> **What you are asked to do**:
Please write out exactly the lines of the data below from the line holding "class: Aves" through the line holding "category: redpoll", and leave out the rest.

> **Information given**:
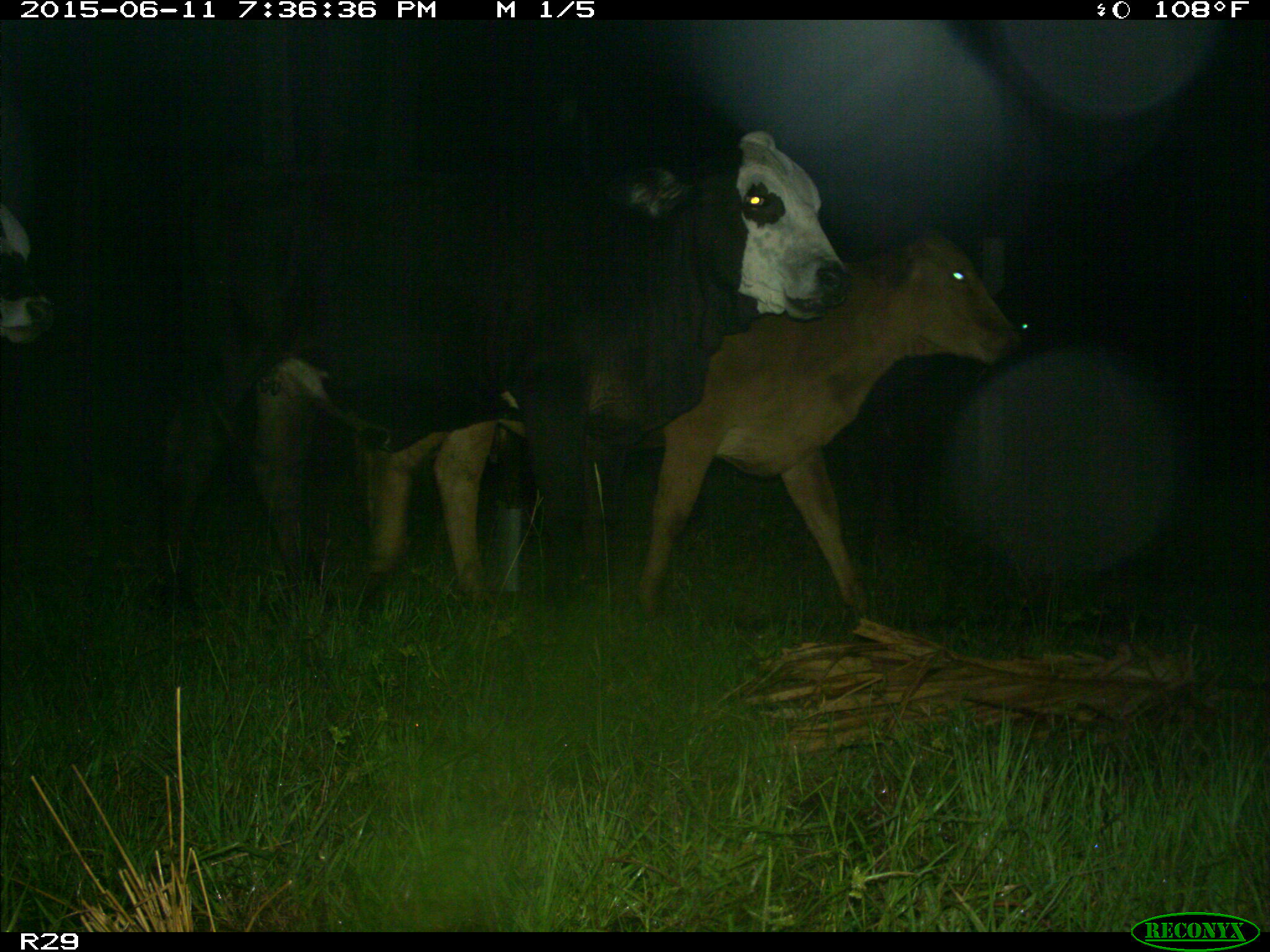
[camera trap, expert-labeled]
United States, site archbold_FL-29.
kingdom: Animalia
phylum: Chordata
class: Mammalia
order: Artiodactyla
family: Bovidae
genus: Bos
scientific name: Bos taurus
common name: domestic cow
==
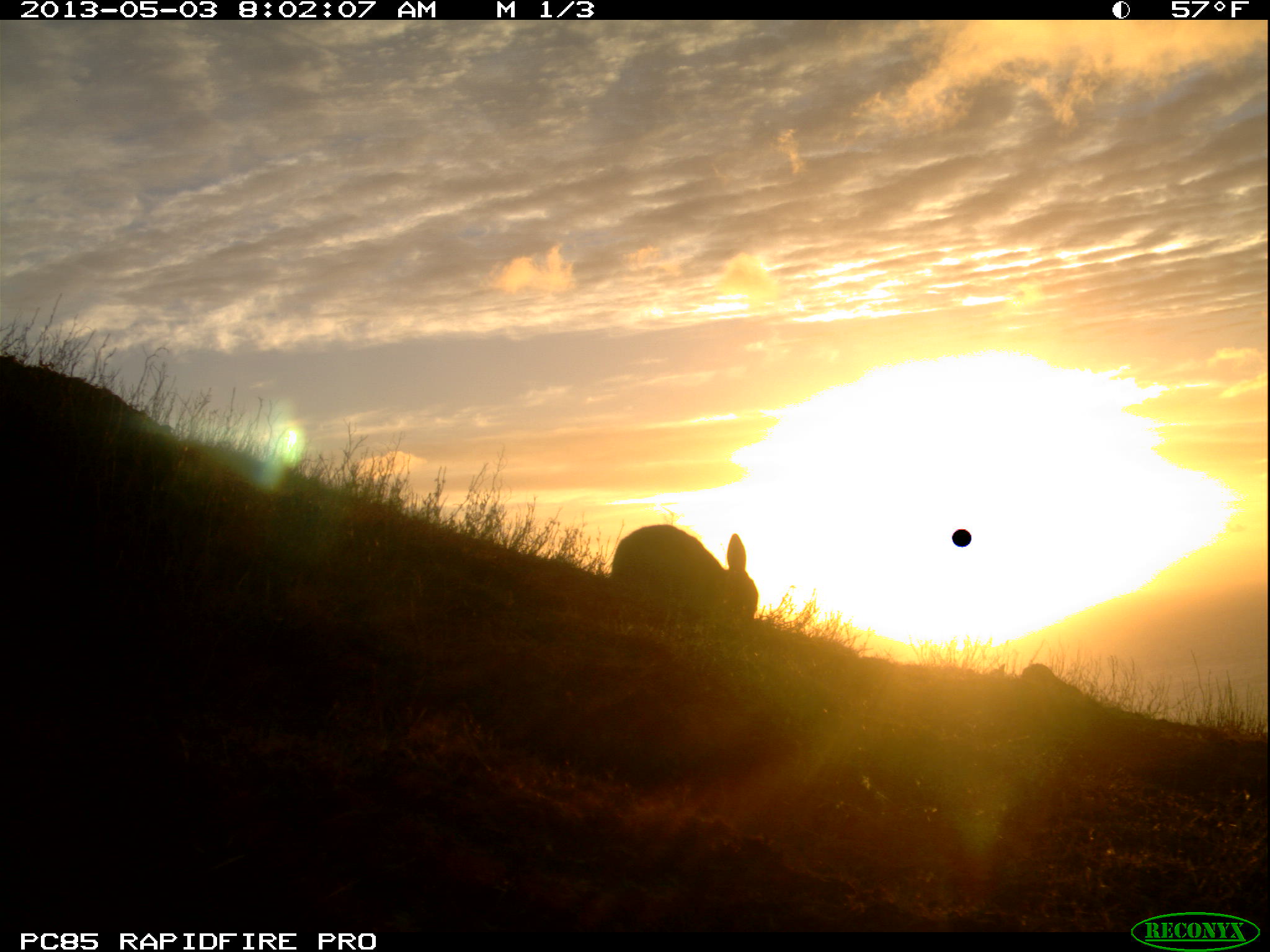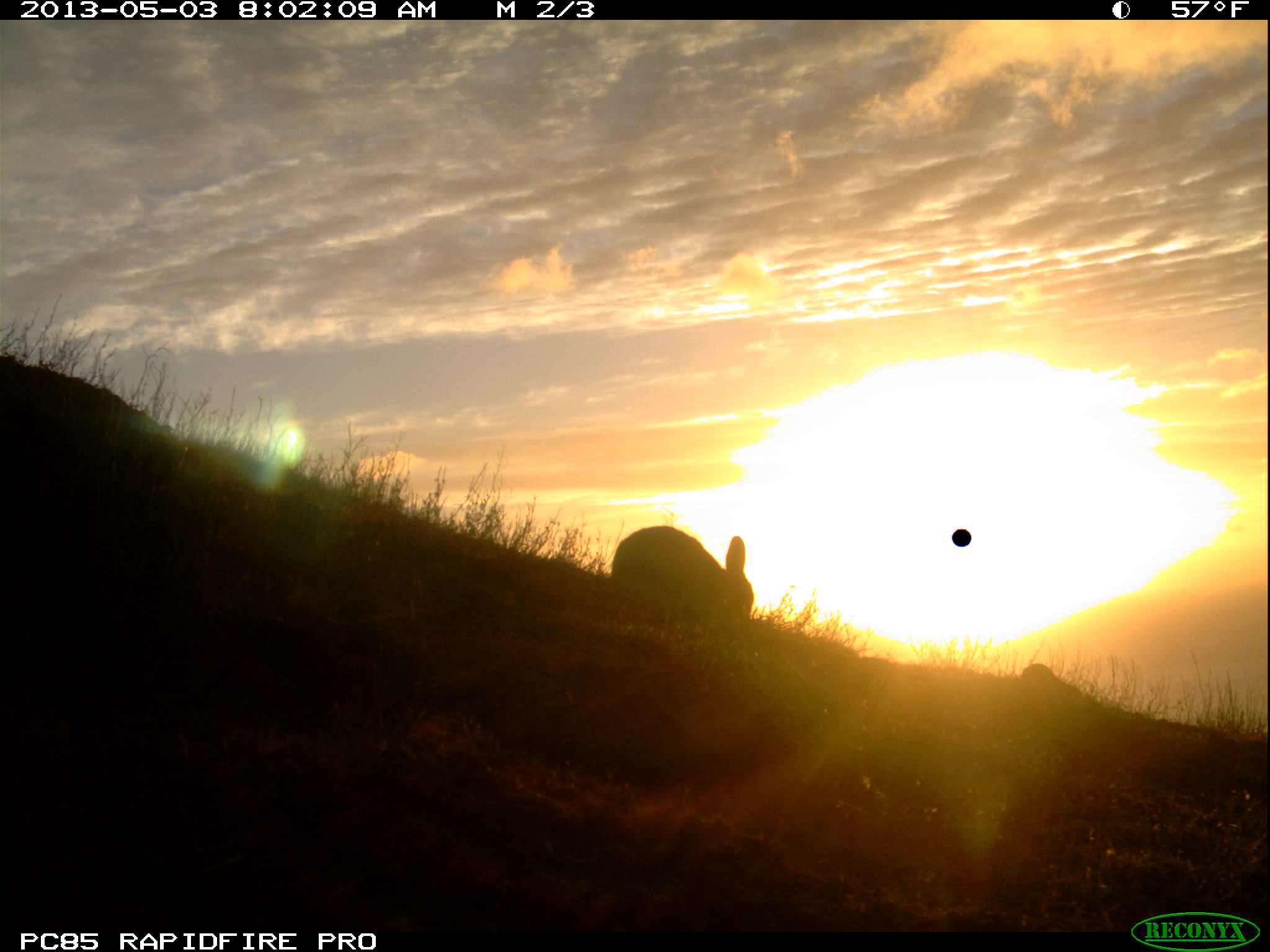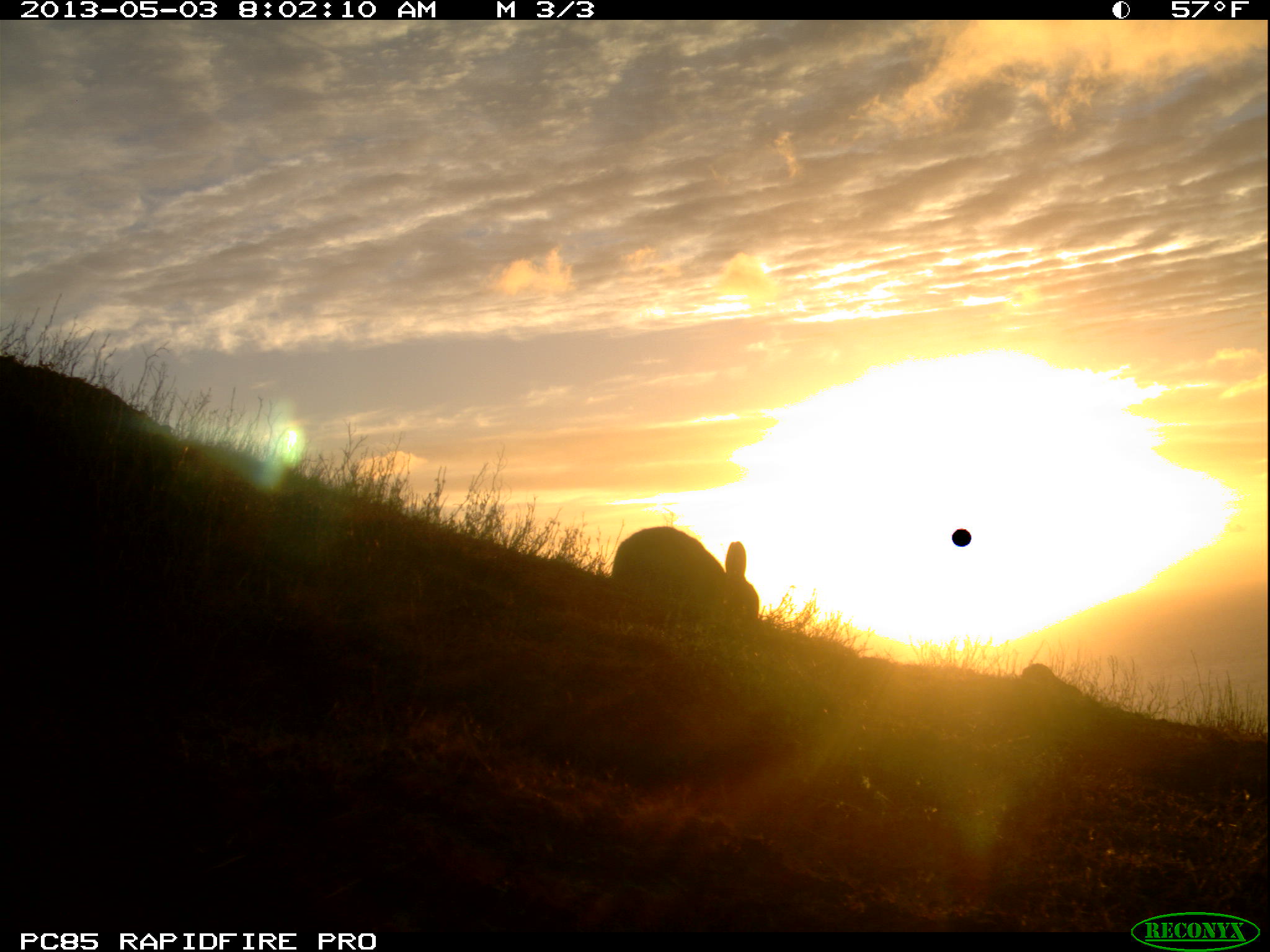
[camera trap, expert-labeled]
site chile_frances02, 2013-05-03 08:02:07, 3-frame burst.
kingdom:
==
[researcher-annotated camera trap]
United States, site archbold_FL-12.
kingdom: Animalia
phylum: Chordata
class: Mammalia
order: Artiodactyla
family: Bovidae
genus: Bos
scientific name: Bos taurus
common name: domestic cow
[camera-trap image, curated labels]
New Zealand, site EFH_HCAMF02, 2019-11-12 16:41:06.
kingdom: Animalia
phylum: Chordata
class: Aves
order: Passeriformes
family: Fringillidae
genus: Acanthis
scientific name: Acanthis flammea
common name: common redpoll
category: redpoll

> **Solved exercise**:
class: Aves
order: Passeriformes
family: Fringillidae
genus: Acanthis
scientific name: Acanthis flammea
common name: common redpoll
category: redpoll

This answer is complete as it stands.